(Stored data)
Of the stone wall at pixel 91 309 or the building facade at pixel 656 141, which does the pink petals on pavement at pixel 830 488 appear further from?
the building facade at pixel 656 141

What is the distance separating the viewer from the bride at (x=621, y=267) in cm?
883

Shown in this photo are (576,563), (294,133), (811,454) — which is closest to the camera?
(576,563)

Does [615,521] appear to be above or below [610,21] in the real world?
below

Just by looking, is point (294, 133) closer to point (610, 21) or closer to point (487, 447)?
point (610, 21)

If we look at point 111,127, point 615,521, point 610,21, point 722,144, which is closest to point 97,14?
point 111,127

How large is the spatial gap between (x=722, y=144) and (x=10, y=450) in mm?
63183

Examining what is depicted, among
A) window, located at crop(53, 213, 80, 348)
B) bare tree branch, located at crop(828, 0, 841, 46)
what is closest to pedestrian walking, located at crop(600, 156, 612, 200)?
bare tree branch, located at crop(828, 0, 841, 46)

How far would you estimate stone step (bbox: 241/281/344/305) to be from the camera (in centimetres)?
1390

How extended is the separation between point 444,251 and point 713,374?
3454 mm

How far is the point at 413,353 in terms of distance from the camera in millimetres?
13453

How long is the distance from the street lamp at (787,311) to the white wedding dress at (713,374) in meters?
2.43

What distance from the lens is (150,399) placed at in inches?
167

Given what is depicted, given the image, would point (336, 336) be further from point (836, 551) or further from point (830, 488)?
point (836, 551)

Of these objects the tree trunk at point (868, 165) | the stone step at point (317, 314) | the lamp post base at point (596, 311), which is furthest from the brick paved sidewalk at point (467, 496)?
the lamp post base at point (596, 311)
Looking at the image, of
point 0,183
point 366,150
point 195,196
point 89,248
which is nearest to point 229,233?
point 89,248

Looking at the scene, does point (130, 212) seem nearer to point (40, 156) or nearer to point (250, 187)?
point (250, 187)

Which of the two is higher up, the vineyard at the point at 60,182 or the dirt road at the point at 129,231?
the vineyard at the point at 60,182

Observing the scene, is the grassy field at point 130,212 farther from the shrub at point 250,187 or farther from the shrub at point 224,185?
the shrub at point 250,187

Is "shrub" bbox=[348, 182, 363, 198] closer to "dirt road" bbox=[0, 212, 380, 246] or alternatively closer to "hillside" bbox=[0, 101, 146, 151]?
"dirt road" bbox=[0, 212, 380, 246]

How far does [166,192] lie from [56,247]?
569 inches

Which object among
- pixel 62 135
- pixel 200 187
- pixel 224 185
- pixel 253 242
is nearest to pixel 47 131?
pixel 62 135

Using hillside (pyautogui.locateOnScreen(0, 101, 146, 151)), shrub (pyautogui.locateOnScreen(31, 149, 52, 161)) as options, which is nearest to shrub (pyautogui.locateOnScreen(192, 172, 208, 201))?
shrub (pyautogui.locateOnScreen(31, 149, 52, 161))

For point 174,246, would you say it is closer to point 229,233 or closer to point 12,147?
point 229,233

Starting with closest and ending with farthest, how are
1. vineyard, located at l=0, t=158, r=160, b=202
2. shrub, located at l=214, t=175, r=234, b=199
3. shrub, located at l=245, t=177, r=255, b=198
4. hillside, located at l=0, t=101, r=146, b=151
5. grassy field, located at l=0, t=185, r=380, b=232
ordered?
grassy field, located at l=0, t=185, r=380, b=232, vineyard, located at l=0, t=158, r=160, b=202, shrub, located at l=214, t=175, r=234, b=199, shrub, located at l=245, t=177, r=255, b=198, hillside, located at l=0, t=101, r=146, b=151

...

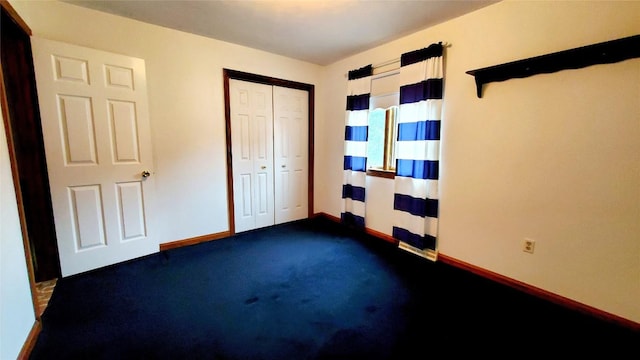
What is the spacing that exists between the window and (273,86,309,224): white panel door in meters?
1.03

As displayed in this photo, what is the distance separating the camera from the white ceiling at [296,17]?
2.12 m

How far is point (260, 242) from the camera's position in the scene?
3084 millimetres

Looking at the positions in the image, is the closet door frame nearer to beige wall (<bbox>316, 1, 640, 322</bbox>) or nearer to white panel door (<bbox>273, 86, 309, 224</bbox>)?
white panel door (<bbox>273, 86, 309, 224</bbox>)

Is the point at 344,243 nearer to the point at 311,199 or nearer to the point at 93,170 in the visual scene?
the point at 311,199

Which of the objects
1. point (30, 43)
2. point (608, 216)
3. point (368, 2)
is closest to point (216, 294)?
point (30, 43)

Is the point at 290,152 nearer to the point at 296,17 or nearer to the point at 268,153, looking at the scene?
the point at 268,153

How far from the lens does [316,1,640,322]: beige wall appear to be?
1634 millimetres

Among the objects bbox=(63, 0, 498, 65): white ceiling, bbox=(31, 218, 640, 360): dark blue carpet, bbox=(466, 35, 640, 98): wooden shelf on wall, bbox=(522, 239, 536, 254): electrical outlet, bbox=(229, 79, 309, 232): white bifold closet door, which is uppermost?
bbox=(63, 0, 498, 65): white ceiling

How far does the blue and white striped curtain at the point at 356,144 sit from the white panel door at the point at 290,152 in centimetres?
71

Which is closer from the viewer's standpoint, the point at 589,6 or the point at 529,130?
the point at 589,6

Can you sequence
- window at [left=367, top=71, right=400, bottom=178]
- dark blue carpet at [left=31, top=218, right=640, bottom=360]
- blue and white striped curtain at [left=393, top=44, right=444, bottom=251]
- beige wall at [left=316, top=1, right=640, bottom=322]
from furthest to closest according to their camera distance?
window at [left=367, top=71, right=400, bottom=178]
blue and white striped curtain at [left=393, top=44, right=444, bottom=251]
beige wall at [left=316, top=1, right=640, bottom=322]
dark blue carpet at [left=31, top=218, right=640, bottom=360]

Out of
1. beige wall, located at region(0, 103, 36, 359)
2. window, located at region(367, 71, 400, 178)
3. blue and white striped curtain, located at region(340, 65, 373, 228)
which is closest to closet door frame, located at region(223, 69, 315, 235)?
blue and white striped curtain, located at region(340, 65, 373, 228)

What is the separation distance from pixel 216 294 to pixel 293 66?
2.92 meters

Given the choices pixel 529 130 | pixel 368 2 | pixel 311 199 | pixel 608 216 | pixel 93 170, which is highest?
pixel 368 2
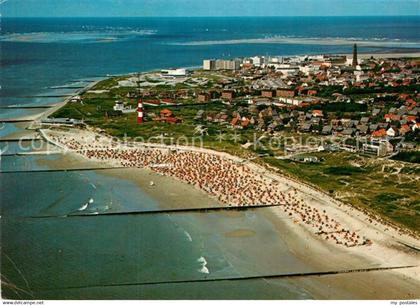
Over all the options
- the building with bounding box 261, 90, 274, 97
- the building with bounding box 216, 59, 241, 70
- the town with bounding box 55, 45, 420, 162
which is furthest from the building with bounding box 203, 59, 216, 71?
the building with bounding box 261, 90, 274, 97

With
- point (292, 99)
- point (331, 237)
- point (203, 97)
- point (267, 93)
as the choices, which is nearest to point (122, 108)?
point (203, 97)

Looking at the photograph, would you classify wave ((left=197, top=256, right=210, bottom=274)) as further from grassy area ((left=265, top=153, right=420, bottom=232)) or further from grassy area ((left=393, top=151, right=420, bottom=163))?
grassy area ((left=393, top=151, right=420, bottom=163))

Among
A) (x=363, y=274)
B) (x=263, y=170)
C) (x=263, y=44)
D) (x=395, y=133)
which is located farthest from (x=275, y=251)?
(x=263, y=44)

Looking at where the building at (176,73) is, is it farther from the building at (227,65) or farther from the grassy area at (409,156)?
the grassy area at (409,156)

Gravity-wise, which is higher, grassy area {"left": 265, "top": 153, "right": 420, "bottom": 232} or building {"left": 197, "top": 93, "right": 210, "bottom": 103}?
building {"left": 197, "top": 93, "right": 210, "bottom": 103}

=== The task ===
Extract every line of the data above that contains the string "lamp", and copy each one unchanged.

=== Response to the task ===
How long is the distance from the street lamp at (787,311) to the white wedding dress at (713,374) in meters?
Of these objects the tree trunk at point (868, 165) | the stone step at point (317, 314) | the lamp post base at point (596, 311), which is furthest from the brick paved sidewalk at point (467, 496)?
the lamp post base at point (596, 311)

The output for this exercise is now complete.